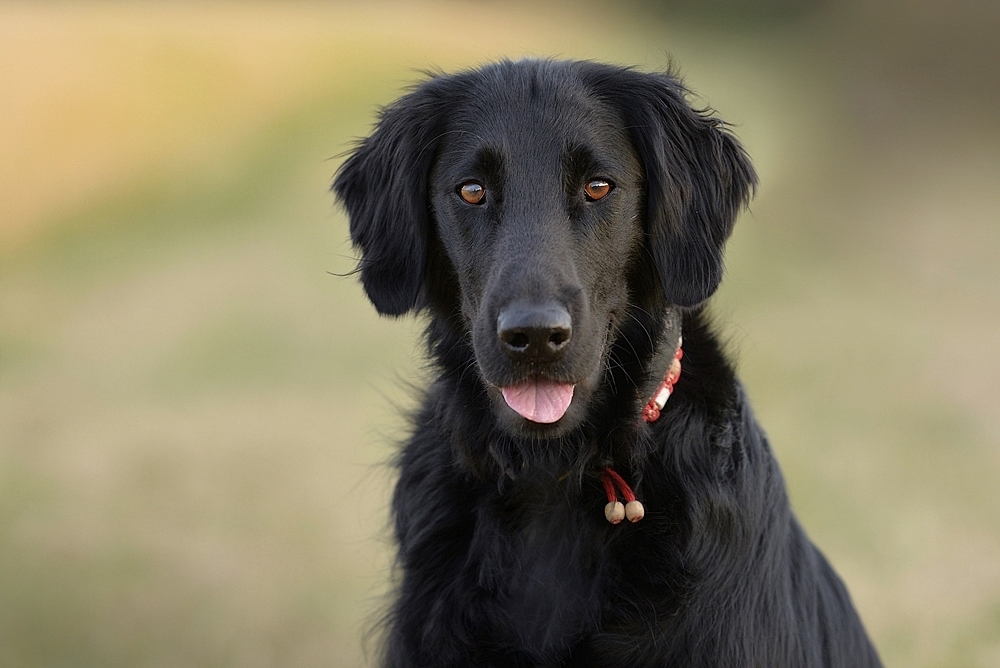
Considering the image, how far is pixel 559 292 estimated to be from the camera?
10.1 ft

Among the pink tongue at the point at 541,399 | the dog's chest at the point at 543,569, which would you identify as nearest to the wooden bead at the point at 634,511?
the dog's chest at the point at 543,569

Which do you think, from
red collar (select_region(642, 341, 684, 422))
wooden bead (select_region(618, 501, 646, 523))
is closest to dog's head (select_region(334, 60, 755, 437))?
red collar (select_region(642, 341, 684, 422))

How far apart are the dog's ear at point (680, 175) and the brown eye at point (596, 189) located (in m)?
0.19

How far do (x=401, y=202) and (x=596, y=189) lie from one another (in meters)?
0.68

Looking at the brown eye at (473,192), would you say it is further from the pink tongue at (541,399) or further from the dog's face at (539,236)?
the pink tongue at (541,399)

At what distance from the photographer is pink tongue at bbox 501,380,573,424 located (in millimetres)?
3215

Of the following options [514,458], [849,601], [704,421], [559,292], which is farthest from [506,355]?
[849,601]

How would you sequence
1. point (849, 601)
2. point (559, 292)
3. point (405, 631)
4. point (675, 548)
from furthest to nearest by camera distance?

☆ ☆ ☆ ☆ ☆

◆ What is being asked ◆
Quote the data above line for line, omitting the pictures.

◆ Solution for this problem ◆
Considering the image, how far is pixel 559 292 estimated to be from the camera?
10.1 ft

Among the pink tongue at the point at 541,399 | the dog's chest at the point at 543,569, which would you identify as nearest to the wooden bead at the point at 634,511?
the dog's chest at the point at 543,569

Which do you think, from
red collar (select_region(642, 341, 684, 422))
wooden bead (select_region(618, 501, 646, 523))
is closest to dog's head (select_region(334, 60, 755, 437))?
red collar (select_region(642, 341, 684, 422))

How far apart are the dog's ear at point (680, 175) and the brown eye at point (596, 189) located (in m)?
0.19

How far do (x=401, y=202) and (x=596, y=189) lie from one another (in meters)?
0.68

Looking at the brown eye at (473,192), would you say it is further from the pink tongue at (541,399) or further from the dog's face at (539,236)?
the pink tongue at (541,399)

At what distance from the photographer is pink tongue at bbox 501,380,573,424 located (in millimetres)?
3215

Of the following options [514,458], [849,601], [704,421], [559,292], which is farthest from [506,355]?
[849,601]

How would you sequence
1. point (849, 601)
2. point (559, 292)
3. point (405, 631)
4. point (675, 548)
from furthest to nearest by camera distance?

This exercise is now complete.